Many states have restrictions regarding placement of video surveillance equipment and some are stricter than others. It's important to check with your local authorities and consult a professional installation company to make sure your camera placement is legal and appropriate. There are laws specific to 13 states that are specific to the placement of hidden cameras. Utah, South Dakota, New Hampshire, Minnesota, Michigan, Maine, Kansas, Hawaii, Georgia, Delaware, California, Arkansas, and Alabama, prohibit hidden camera placement in

"Private Places."

Here's what the law states: "Installation or use of any device for photographing, observing or overhearing events or sounds in a private place without permission of those being photographed or observed." Many of these states consider unauthorized surveillance a felony and can lead to up to $2000 fine and 2 years in prison.

What is considered a "private place?"

A “private place” is one where a person may reasonably expect to be safe from unauthorized surveillance. This could include trespassing on private property for the purpose of surveillance, hidden cameras in locker rooms, bathrooms, bedrooms, hotel rooms, personal or real property without owner consent.
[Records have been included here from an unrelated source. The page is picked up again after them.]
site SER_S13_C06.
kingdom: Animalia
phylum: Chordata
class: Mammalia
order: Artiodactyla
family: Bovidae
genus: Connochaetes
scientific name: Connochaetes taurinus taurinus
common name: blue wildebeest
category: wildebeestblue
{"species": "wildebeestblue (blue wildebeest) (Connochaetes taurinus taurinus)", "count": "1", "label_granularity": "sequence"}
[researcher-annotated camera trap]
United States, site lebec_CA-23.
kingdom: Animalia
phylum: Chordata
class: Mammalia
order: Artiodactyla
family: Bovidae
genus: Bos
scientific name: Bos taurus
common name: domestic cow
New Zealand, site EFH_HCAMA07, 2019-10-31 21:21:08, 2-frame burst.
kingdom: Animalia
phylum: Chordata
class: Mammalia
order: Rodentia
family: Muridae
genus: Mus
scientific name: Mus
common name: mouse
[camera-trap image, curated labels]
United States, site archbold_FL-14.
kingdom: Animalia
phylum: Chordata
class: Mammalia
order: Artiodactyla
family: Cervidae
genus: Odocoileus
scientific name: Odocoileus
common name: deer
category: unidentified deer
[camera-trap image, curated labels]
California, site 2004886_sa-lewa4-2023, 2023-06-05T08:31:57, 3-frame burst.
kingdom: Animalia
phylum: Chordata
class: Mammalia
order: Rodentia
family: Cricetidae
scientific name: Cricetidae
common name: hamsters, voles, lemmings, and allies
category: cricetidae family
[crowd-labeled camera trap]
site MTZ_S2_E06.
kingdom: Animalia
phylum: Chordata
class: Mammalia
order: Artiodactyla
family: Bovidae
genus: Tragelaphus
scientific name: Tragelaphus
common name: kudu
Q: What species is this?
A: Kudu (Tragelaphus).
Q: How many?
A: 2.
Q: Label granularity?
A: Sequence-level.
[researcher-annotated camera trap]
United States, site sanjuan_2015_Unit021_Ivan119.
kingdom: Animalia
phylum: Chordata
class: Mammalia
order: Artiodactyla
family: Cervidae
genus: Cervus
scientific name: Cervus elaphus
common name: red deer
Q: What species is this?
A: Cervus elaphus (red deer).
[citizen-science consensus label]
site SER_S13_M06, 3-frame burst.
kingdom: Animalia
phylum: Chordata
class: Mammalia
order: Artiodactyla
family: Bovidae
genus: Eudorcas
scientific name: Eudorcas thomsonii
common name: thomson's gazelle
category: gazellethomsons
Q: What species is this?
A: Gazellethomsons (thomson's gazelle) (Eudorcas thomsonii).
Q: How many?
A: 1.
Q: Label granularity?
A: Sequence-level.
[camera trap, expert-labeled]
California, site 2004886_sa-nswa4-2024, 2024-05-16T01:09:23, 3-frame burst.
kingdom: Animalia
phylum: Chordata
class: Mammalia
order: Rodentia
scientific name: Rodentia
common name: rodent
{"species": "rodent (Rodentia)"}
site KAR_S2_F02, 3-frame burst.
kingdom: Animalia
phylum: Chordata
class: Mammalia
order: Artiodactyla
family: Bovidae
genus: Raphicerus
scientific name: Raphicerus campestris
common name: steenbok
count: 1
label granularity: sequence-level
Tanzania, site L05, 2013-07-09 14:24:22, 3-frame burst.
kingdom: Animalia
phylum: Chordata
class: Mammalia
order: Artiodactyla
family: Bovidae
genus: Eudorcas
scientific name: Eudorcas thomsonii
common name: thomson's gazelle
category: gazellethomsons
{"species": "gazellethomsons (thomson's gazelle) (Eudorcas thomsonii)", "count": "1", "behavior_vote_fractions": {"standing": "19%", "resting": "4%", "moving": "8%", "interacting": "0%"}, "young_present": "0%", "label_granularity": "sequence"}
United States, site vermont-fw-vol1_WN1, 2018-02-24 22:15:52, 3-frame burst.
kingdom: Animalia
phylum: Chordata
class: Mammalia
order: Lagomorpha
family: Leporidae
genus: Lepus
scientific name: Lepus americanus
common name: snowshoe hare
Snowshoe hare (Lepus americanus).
These are general guidelines and are not an all-inclusive list of restricted applications of hidden cameras. Consult your local authorities for a complete list of those areas that are acknowledged by your individual state.

General Guidelines for camera placement

Most video and surveillance recording in the United States is legal without consent. Usually the more obvious the location of surveillance the more effective it is. Don’t shy away from making your cameras as visible as possible. If you are intending on making your cameras covert and hidden, check with your local authorities prior to making the investment and placement.